==== DATASET ROWS

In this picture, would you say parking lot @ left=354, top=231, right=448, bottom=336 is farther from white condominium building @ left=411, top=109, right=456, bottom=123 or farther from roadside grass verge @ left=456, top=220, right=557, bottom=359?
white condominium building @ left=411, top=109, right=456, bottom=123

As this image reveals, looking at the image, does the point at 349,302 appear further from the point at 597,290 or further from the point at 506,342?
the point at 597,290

========
==== DATASET ROWS

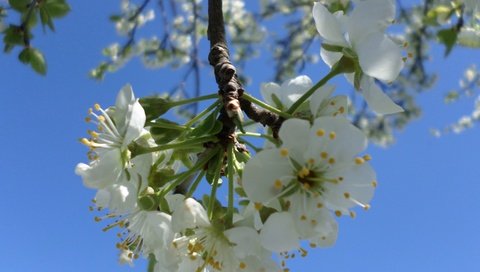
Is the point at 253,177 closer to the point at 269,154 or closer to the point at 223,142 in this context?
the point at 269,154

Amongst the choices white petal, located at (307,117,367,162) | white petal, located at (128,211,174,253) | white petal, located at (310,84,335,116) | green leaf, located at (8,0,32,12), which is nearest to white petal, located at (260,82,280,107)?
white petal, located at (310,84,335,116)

========
==== DATASET ROWS

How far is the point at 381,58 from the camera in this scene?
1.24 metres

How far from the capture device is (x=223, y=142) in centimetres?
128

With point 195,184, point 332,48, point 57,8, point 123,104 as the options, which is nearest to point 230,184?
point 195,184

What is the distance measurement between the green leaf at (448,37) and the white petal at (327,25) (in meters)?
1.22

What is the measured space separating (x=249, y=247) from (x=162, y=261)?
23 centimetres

========

THE TASK: Rewrite the records starting with the line that contains "What is the measured" and going on through the line that contains "23 centimetres", putting "distance" in place of "space" and leaving everything else the same.

SOLUTION TO THIS TASK:
What is the measured distance separating (x=249, y=247) from (x=162, y=261)?
23 centimetres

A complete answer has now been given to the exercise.